Patricia Roberts-Thompson reinvents the wheel on PolymerClayDaily.com

This pendant by Patricia Roberts-Thompson is the result of her playing with Samantha Burroughs’ Oyster Watercolor tutorial. Its loose circles and watery colors make your eyes dive right in.

Patricia added distressing powders to her color combinations and enlarged the design adding a bail fabricated from the same batch.

Samantha admits that she developed her clever tutorial by studying Maggie Maggio’s Watercolor Torn Paper instructions from some years back.

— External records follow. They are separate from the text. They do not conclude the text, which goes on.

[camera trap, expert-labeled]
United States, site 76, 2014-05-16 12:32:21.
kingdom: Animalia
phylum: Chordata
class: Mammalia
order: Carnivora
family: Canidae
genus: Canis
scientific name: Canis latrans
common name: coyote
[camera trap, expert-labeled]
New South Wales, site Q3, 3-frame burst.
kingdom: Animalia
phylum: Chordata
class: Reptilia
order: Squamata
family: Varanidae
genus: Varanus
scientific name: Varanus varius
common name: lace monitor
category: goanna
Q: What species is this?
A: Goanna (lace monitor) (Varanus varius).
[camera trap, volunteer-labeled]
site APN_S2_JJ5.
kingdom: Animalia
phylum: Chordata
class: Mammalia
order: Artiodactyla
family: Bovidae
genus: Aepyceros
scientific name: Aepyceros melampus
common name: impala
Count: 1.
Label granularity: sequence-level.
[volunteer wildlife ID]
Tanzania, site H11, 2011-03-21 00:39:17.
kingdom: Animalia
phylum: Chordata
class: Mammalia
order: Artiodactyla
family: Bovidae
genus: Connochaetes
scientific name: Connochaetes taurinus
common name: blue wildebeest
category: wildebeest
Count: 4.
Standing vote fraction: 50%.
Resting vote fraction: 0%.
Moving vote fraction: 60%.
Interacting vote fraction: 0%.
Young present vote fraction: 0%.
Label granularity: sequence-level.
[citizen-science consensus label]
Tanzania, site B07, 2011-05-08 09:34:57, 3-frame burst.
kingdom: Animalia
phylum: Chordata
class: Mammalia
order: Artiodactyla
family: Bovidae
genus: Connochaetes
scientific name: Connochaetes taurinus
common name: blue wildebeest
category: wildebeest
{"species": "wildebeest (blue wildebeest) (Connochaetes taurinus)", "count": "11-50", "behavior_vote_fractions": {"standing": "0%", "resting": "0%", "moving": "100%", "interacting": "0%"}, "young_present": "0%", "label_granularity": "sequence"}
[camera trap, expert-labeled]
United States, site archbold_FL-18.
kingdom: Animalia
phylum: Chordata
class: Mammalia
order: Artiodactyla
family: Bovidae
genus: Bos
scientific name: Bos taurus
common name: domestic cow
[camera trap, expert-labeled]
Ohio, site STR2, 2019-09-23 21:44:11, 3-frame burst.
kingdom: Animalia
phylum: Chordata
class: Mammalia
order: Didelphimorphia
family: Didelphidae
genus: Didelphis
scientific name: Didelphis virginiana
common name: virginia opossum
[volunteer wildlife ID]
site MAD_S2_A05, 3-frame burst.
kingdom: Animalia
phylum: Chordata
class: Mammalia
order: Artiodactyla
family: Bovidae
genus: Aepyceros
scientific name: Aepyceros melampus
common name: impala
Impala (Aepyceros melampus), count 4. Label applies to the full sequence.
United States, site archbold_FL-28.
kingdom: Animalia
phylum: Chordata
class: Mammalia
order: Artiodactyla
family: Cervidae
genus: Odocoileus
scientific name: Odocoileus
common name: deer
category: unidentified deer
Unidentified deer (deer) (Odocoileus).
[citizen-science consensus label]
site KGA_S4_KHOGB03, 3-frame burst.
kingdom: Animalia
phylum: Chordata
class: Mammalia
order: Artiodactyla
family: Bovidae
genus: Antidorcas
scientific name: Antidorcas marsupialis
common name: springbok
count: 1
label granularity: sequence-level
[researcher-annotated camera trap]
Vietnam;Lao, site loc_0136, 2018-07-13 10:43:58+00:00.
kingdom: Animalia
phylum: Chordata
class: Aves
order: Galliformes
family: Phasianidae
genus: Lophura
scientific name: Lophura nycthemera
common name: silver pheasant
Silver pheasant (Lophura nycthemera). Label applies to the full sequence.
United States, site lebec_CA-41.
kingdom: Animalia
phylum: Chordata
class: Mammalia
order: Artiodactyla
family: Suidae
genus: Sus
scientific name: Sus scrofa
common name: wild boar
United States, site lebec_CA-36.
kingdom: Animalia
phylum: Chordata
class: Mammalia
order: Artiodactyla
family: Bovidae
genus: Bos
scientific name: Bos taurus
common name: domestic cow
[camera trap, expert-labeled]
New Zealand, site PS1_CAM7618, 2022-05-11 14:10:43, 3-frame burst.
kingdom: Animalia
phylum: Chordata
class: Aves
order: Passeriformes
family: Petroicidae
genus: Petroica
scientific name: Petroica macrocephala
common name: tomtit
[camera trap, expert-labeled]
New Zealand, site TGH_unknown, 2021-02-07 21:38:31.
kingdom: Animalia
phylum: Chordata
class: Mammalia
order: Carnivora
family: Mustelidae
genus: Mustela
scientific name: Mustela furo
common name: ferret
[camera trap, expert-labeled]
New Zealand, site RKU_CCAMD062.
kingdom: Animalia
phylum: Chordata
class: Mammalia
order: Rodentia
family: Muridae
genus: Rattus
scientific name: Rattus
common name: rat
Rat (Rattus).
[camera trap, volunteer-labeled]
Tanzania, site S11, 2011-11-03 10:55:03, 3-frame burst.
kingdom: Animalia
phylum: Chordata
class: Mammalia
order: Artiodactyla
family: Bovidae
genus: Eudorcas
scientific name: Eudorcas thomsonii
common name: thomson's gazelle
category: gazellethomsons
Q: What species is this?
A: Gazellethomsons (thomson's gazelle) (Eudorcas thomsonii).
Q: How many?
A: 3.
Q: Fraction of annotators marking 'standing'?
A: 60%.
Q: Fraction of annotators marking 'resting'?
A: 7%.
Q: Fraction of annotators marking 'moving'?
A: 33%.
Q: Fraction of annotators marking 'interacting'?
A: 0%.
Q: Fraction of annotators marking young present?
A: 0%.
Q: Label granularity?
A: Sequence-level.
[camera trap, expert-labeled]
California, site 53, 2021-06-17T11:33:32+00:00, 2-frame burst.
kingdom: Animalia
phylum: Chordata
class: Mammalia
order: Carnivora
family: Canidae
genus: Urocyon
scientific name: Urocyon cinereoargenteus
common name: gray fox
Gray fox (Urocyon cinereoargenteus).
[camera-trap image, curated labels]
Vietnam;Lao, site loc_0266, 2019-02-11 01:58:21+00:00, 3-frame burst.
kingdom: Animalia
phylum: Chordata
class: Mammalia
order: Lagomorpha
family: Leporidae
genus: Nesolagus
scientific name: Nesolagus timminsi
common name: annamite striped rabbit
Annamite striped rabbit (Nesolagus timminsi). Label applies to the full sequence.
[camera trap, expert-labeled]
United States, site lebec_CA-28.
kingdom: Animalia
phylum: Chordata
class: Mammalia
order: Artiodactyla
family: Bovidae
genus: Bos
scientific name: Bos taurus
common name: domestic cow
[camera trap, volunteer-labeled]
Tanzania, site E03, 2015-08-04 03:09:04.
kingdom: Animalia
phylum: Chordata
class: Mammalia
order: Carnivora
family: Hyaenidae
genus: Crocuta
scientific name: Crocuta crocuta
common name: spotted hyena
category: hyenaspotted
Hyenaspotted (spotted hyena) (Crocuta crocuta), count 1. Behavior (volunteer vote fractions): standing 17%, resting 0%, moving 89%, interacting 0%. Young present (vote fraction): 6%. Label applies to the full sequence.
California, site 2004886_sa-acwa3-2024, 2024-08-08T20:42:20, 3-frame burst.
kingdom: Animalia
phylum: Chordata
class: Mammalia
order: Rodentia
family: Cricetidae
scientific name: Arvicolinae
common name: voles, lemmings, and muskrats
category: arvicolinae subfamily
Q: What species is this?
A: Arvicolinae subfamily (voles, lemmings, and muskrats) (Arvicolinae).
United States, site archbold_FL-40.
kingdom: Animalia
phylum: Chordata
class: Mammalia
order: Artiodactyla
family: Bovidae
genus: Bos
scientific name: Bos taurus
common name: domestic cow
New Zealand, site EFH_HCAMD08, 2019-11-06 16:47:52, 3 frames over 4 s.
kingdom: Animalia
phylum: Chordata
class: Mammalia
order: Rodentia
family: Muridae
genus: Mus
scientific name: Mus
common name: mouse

No criticism here! I enjoy the resonances from years back and smile at the progression. Ideas get updated, rejuvenated and taken in new directions that keep our craft healthy and vibrant. It’s also great to see each artist credit her source. Thank you for playing nicely and showing such good manners.

Sage polymer

Sage from Julia Tarasenkova on PolymerClayDaily.com

Julia Tarasenkova has studied and drawn yarrow, cornflower, wild onion and other vegetation in her Russian landscape. She reproduces them in polymer and turns them into jewelry as with this Sage necklace.

Julia shares a step-by-step of one of her wildflower necklaces and more on Facebook.

What beauties are blooming or drying in your landscape as the seasons change?

 

 

The appeal of build-your-own

Melanie West adds a new twist to her Bones necklace on PolymerClayDaily

Melanie West wore her new Bones necklace at Synergy4 in August. One night it was a long chain, the next she quickly reconfigured it as a choker and bracelet.

Melanie West transforms a necklace into a choker and bracelet on PolymerClayDaily.com

The genius of Melanie’s design is the way the links are connected with o-rings held in place by the bulbous ends of each snakey bead.

A more recent version of Melanie’s necklace shown at left includes curled sections, a play on vine-like necklaces by Maggie Maggio. In true Synergy spirit, Georg Dinkel joined in and suggested adding contrasting dots on the end of each link! And she’s not finished experimenting.

Has Melanie’s build-your-own bright idea started your wheels turning?

Join us over at StudioMojo where we mull over the new designs and keep the synergy going every Saturday morning. 

 

 

Monster Monday

If you tracked monster storms all weekend you may be in the mood to purge your world of all its monsters.

Monster Monday courtesy of Anthony (Ace of Clay) on PolymerClayDaily.com

Watch as Michigan’s Anthony, Ace of Clay, turns his demons into pins. With ferocious teeth, of course.

Some texture, a few wrinkles and a dusting of dark shadows around the eyes heightens the ominous look. Some have sunlight color-changing eyes, others glow in the dark.